The experimenters found that players who rushed to keep as many doors open as possible earned less money than those who picked a door and stuck with it. What surprised me was that even some players who tried the game hundreds of times kept on with the same losing strategy. We’re so conditioned to keeping “doors open” that we don’t even notice the cost of doing it.

The Cost of Choice

When we keep options open we have more choices. But greater choice isn’t actually always beneficial. A large number of choices means more time weighing different  options. The more comparisons we have to make, the higher cognitive load. The result is stress, frustration, and fatigue.

When we have a number of options, we tend to evaluate them in terms of “missed opportunities.” We focus on what we might lose if we close a door. Yet we rarely think about what might happen if we dissipate our energy by leaving too many doors open.

A better strategy than FOMO (“Fear of Missing Out”) is to evaluate options according to their potential to help us reach a goal.  Tim might fear that dropping soccer will mean he never makes the school team. But if his goal is minor league hockey, then practicing soccer might actually be holding him back. He might be happier in the long run if he spends more of his time doing skating drills.

Making it Relevant

The results of the “door” experiment have some real-world implications. Think about how you spend your time. Do all of your leisure activities give you the same level of enjoyment? If you dropped one or more of the ones you enjoy less, would you have more time to spend on ones that give you more pleasure?
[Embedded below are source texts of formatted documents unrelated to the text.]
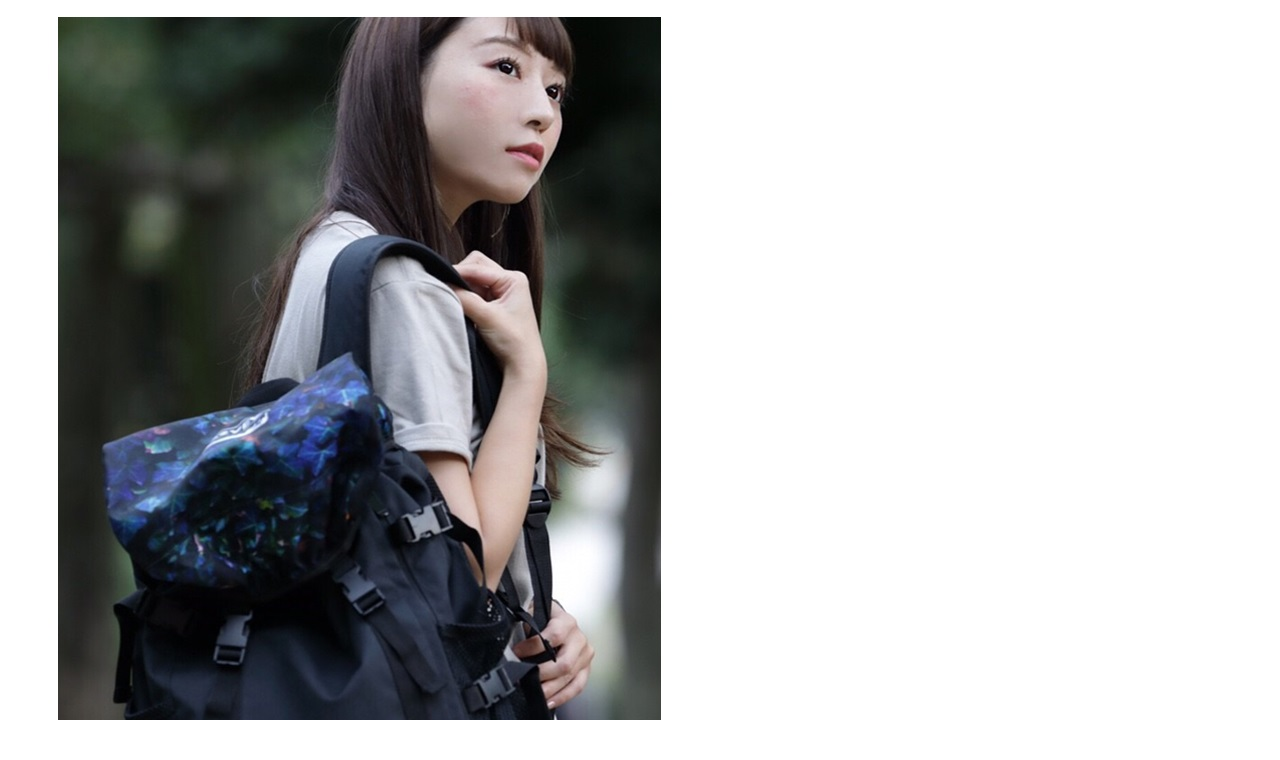

--- FILE ---
content_type: text/html
request_url: https://takas-ale.com/item/assets_c/2018/01/20180118e05-9700.html
body_size: 329
content:
<!DOCTYPE html>
<html>
    <head>
        <title>http://takas-ale.com/item/info_img/20180118e05.jpg</title>
    </head>
    <body id="uploaded-image-popup" class="popup" style="margin: 0;padding: 0;">
        <img src="http://takas-ale.com/item/info_img/20180118e05.jpg" width="726" height="2838" alt="http://takas-ale.com/item/info_img/20180118e05.jpg" style="margin: 0;padding: 0;border: 0;" />
    </body>
</html>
When choosing between options – or  helping others make choices – simplify the process. Start by eliminating some options from the beginning. For example, if there are 5 options, eliminate the worst two. Simply take them off the table, so there are three options to choose from.

Finally, to chose the options that will most likely allow you to achieve your goals, you must know what those goals are. So spend some time thinking about what is important to you. Where do you want to be one year from now? Ten years? Knowing the answer to these questions – or at least spending some time thinking about them – should help you decide which doors to close.

Sources

Dan Ariely, Predictably Irrational: The Hidden Forces that Shape our Decisions, Harper Perennial, 2008.

Barry Schwartz, The Paradox of Choice – Why More Is Less, Harper Perennial, 2004.